• Aim of the task:
Find the line containing "Of point (475, 381)" in the entries; transcribe it and all remaining lines through the end, exactly as they appear, but not the pictures.

• Dataset extract:
<<<<

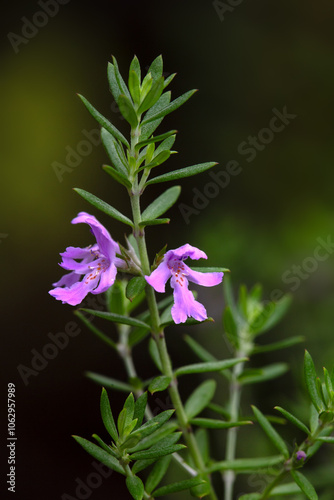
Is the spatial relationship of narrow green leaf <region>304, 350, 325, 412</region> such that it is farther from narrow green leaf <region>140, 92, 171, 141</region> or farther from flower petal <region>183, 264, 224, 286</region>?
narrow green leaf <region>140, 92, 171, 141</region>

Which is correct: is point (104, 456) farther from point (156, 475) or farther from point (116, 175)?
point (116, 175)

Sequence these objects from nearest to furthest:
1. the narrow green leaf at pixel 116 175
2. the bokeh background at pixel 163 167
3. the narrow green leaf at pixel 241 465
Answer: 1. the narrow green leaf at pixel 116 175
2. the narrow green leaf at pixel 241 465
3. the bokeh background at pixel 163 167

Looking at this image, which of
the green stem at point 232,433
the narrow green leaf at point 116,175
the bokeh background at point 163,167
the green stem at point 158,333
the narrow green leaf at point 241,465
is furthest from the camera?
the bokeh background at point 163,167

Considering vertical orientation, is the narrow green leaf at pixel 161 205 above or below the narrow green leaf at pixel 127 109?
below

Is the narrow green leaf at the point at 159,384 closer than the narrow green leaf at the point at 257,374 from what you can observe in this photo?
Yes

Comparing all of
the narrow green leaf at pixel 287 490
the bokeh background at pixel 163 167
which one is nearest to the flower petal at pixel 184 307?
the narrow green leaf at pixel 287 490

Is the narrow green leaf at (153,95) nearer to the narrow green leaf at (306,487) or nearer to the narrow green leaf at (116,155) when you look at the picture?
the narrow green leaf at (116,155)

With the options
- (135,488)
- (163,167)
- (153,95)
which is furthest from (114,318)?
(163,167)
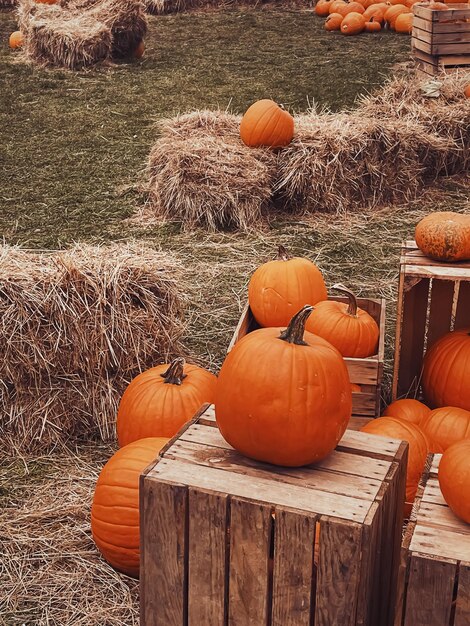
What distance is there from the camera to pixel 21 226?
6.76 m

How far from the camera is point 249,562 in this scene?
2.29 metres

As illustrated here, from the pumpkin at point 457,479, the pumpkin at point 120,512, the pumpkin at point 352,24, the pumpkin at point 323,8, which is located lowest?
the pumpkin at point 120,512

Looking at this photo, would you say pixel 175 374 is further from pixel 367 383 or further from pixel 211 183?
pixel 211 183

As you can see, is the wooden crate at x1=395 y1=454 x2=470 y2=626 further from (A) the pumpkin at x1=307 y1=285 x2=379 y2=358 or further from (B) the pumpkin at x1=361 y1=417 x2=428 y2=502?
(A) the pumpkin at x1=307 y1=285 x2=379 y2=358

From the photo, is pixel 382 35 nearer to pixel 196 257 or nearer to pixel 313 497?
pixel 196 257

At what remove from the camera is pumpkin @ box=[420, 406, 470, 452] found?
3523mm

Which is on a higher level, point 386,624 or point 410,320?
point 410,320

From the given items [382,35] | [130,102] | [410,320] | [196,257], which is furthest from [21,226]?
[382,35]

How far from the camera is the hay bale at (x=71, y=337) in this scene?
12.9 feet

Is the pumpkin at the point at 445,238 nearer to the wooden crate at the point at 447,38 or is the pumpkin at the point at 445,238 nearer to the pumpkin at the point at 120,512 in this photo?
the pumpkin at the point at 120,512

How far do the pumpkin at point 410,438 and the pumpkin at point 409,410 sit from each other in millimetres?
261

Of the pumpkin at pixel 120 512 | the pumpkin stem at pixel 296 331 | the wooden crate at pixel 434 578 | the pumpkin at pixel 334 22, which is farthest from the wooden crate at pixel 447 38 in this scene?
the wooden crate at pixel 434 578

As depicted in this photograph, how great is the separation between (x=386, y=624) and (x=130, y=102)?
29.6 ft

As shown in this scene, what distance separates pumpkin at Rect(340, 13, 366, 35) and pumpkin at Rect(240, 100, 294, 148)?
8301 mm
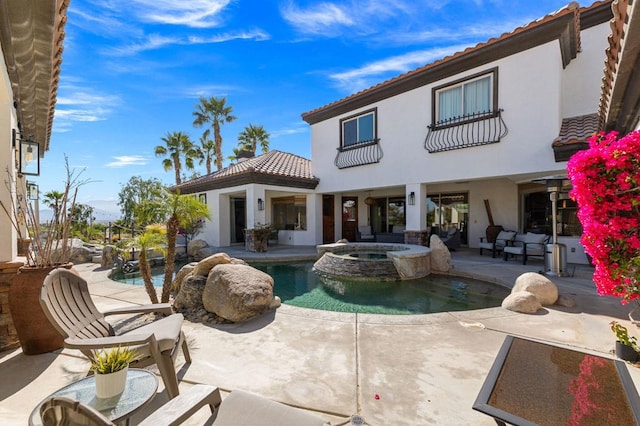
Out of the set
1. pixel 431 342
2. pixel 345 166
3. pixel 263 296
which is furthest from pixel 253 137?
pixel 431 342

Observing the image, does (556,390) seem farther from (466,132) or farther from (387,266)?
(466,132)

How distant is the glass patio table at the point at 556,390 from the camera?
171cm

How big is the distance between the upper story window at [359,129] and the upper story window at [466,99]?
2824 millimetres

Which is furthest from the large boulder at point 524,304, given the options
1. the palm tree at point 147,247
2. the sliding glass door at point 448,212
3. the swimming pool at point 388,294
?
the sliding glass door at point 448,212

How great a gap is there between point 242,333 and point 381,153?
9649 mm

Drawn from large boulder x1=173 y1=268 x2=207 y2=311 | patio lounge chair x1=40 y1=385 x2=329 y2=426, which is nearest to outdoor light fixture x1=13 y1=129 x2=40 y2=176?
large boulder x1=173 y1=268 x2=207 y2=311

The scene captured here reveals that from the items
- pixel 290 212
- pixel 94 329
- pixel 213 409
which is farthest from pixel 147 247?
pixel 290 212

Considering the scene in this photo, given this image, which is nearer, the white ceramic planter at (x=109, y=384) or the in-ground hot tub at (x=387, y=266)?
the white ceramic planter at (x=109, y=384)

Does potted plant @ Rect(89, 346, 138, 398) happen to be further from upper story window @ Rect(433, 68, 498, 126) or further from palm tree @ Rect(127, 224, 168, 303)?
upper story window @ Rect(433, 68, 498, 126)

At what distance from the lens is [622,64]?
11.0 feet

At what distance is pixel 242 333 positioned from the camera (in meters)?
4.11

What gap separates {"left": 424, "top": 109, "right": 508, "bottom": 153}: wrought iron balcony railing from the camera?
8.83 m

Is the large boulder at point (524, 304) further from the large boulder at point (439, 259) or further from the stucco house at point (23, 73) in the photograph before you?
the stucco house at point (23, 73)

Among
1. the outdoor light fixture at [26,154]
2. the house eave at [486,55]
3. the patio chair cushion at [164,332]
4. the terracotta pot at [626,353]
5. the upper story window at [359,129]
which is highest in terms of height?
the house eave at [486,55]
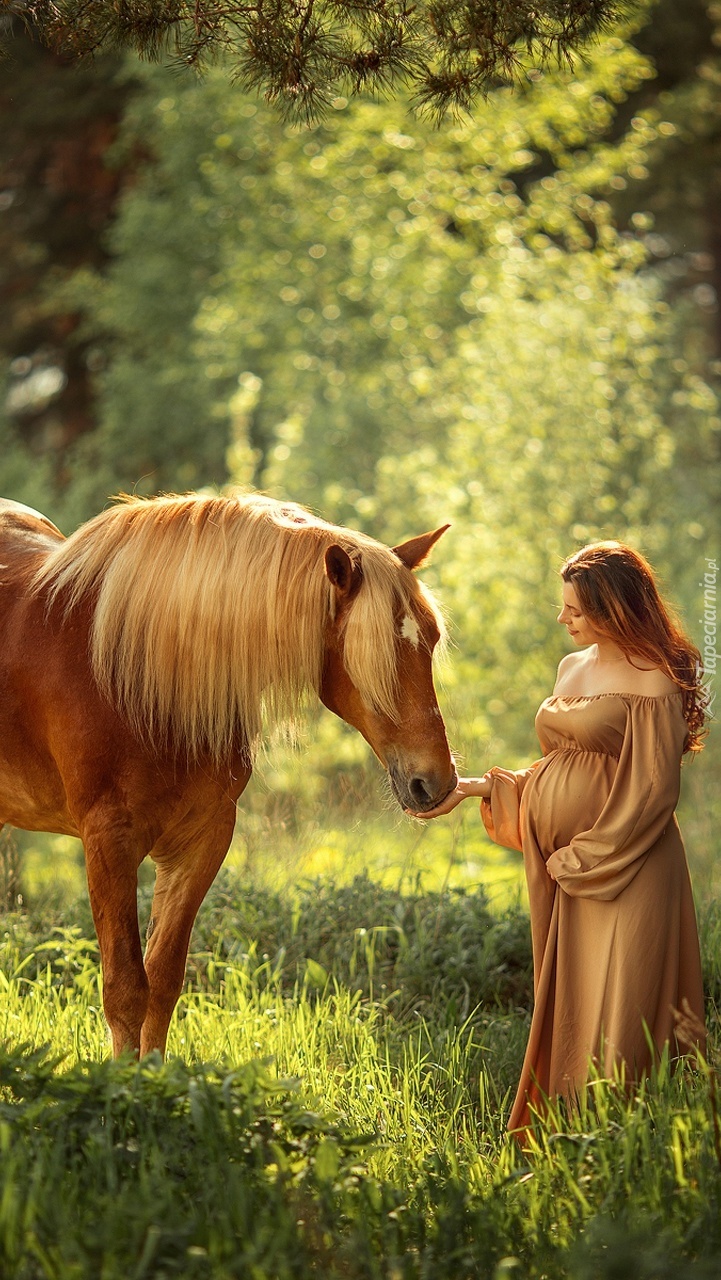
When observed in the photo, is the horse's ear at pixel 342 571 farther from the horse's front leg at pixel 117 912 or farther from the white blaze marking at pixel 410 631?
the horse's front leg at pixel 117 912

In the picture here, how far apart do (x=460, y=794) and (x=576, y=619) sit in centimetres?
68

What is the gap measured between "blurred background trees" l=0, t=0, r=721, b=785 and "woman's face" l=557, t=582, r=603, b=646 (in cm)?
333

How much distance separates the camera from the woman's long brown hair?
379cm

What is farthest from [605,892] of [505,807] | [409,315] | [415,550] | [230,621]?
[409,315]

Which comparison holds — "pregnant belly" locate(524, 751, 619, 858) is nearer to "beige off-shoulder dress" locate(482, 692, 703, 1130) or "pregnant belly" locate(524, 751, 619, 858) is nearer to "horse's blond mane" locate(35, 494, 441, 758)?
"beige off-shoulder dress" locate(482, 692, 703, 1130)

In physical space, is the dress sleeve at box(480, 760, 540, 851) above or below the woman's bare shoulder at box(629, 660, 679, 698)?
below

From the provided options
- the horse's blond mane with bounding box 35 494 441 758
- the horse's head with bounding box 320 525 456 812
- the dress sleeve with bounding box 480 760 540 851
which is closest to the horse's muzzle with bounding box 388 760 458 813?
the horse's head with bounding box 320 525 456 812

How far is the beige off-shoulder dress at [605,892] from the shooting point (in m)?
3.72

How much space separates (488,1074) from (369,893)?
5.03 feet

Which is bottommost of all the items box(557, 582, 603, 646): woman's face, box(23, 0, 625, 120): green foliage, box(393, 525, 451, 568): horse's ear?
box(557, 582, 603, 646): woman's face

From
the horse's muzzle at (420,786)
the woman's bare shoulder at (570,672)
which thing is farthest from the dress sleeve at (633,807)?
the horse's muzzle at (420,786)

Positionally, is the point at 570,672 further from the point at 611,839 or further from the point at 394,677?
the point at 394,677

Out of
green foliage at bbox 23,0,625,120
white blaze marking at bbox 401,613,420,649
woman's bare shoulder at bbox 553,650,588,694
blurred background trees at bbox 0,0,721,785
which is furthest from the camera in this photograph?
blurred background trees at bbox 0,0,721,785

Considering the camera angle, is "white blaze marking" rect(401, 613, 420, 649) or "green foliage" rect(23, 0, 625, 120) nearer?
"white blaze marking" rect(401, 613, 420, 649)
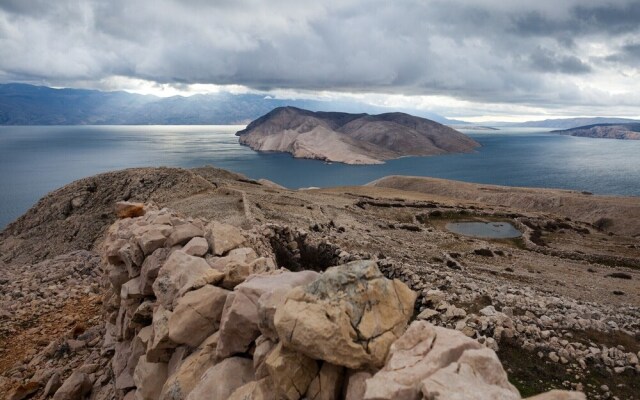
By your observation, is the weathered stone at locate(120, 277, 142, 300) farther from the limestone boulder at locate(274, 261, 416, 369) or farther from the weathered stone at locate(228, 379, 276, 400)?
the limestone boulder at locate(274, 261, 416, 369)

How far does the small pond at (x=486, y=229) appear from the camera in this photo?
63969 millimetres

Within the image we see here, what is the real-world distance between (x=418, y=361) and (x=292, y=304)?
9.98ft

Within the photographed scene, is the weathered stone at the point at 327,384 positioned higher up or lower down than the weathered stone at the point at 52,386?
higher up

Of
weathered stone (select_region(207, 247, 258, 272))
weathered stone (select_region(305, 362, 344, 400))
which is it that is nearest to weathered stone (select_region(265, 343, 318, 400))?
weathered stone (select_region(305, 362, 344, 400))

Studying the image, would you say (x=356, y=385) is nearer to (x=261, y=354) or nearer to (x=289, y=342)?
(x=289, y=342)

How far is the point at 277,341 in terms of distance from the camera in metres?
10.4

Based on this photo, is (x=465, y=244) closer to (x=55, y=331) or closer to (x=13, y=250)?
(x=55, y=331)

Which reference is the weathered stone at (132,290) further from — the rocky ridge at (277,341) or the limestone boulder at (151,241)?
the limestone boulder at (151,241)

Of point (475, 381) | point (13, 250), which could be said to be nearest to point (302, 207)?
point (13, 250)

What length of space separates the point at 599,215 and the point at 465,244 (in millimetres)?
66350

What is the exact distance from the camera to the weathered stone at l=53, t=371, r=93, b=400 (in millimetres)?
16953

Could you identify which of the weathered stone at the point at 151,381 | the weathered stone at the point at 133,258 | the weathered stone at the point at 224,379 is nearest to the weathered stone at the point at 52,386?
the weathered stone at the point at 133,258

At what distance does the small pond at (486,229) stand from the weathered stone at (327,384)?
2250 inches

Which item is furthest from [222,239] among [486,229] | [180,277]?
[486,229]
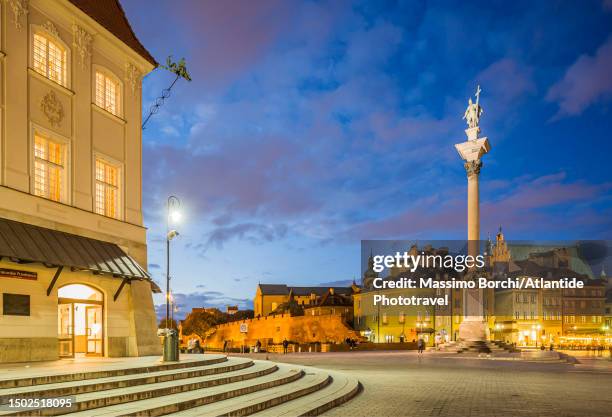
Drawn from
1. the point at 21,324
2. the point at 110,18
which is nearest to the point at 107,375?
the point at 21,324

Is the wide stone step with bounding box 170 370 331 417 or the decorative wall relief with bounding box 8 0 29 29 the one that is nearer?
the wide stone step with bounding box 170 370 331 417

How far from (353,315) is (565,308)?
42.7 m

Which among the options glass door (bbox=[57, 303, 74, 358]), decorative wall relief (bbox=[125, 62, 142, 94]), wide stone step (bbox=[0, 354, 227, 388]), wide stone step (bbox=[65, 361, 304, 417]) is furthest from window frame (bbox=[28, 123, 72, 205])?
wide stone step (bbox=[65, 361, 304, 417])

>>>>

• Solution for this exercise:
Of point (475, 381) | point (13, 250), which could be said to be nearest to point (302, 207)?
point (13, 250)

What length of space separates the point at 599,215 and the point at 465,244 (in millimetres)?
66350

What is the exact distance from the camera to the weathered stone at l=53, t=371, r=93, b=400 (in millimetres)?
16953

Could you identify which of the weathered stone at the point at 151,381 | the weathered stone at the point at 133,258 | the weathered stone at the point at 224,379 is nearest to the weathered stone at the point at 52,386?
the weathered stone at the point at 133,258

At what distance does the small pond at (486,229) stand from the weathered stone at (327,384)?
2250 inches

Which item is furthest from [222,239] among [486,229] | [180,277]?
[486,229]
Drawn from
1. the point at 21,324
2. the point at 110,18
which is nearest to the point at 107,375?
the point at 21,324

Is the wide stone step with bounding box 170 370 331 417 or the decorative wall relief with bounding box 8 0 29 29 the one that is nearer?
the wide stone step with bounding box 170 370 331 417

How far from (353,315) is (565,308)?
42.7 m

Which among the options glass door (bbox=[57, 303, 74, 358]), decorative wall relief (bbox=[125, 62, 142, 94]), wide stone step (bbox=[0, 354, 227, 388]), wide stone step (bbox=[65, 361, 304, 417]) is furthest from window frame (bbox=[28, 123, 72, 205])?
wide stone step (bbox=[65, 361, 304, 417])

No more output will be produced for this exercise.